A study of workplace newcomers published in the Academy of Management Journal concluded that “support of newcomers from coworkers and supervisors declines within the first 90 days of employment” and that this—along with supervisor undermining and inadequate socialization—leads to higher turnover.
“The more complex the organization and connections a person has within that organization, the longer the learning period,” says Rankin.
And that means that good onboarding requires patience. “Many businesses just want to ‘get it over with’ so new hires can increase their time to productivity,” according to the National Association of Colleges and Employers (NACE). “That approach tends to overwhelm employees with a lot of information in a short time. It’s much better to … give hires bite-sized chunks of information over a longer period.”
To that end, the Oregon Society of Certified Public Accountants has two onboarding checklists—one for first-day orientation, another for completion by the manager and employee within 60 days, although the introductory period officially runs 90 days.
“These go into their personnel file, so the supervisor is responsible for making sure they’ve taken time to do this,” says Phyllis Barker, CAE, OSCPA vice president and COO. “It may not be everything in-depth, but it should be covered at least on an introductory level.”

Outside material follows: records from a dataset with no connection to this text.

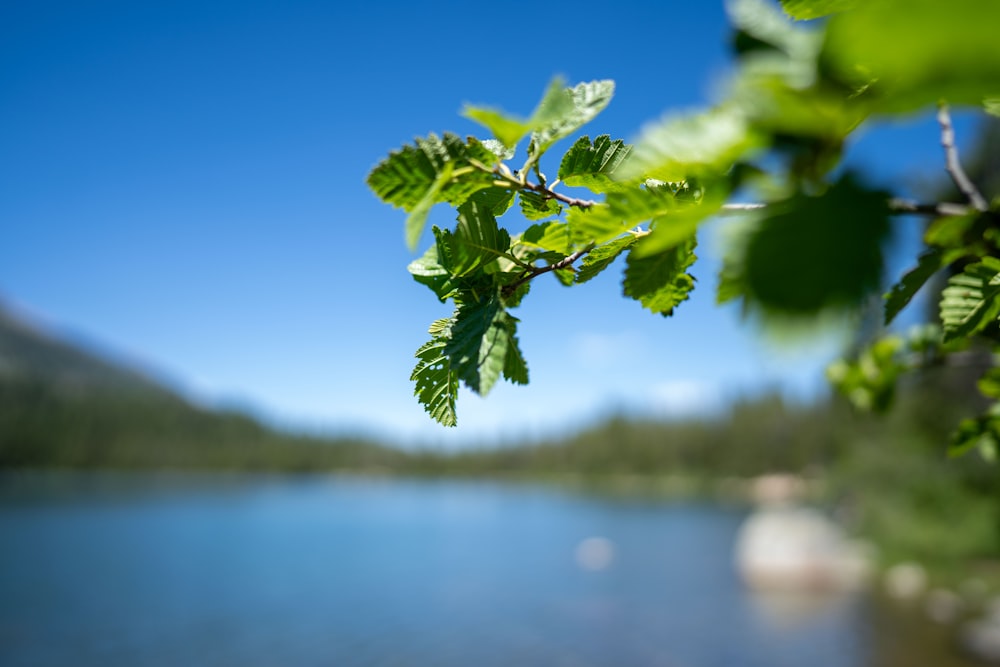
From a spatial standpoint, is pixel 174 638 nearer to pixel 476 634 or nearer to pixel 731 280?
pixel 476 634

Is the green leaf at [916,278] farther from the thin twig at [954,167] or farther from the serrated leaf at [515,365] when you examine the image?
the serrated leaf at [515,365]

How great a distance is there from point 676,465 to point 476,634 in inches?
2868

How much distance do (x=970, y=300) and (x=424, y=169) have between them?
560 mm

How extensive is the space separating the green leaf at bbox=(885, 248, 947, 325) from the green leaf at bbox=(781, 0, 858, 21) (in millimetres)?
261

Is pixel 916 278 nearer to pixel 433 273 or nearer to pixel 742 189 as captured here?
pixel 742 189

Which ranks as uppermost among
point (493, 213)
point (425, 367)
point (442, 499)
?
point (493, 213)

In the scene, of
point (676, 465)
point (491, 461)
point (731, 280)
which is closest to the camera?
point (731, 280)

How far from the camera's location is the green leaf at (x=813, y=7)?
0.49m

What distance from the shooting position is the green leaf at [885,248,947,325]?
0.60 metres

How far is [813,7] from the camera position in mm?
494

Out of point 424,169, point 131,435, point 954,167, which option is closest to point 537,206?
point 424,169

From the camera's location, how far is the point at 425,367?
1.84 feet

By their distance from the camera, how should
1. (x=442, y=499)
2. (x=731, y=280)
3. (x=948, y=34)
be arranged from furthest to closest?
(x=442, y=499), (x=731, y=280), (x=948, y=34)

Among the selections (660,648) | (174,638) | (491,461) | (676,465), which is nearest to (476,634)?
(660,648)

Additional difficulties often cited by employees are an unrealistically short “honeymoon period” followed by a dump of backed-up work, socialization challenges, minimal tolerance for mistakes while learning, and insufficient technology training.
“It’s good to remind everyone during onboarding that now isn’t the time to load up someone’s to-do list with everything that has to get done in the next year,” cautions Rankin.
Onboarding Steps
The elements of a good onboarding program vary, but the most effective ones have many features in common. These steps can help you enhance the process at your organization:
Start with “preboarding.” Prepare a work space with supplies, a password-ready computer, and a phone with user tips. Tape a list of internal acronyms nearby. Schedule first-week lunch appointments. Add the employee’s email to distribution lists.
Buddy up. Fifty-six percent of new hires say an assigned buddy is important to retention, according to BambooHR. In addition to an HR rep and the employee’s supervisor, a buddy “provides a new team member automatically with three people to whom they can turn with a question, which ultimately helps them build connections throughout your organization,” Rankin says.
Customize onboarding formats by position. Annette Homan, chief operating officer at RIMS—the Risk Management Society, says RIMS adjusts its onboarding process based on the worker’s position level and needed network. In addition to binders of past work, Homan shares a portal for paperwork, a picture book of coworkers connected to an organizational chart, and a list of each staffer’s key duties, so people know how they fit into what others do.
Tell your story well. Some organizations onboard via stories, including welcome videos that showcase their history, culture, and mission. Multimedia tools boost employee recall and ensure traditions pass down consistently.
Show your lighter side. Trivia games or “matinee” showings of your YouTube channel communicate information creatively.
“Onboarding is a hugely under-focused management issue,” according to NACE. “However, [it] is directly tied to the organization’s talent, and if you don’t have great staff in place, things fall apart.”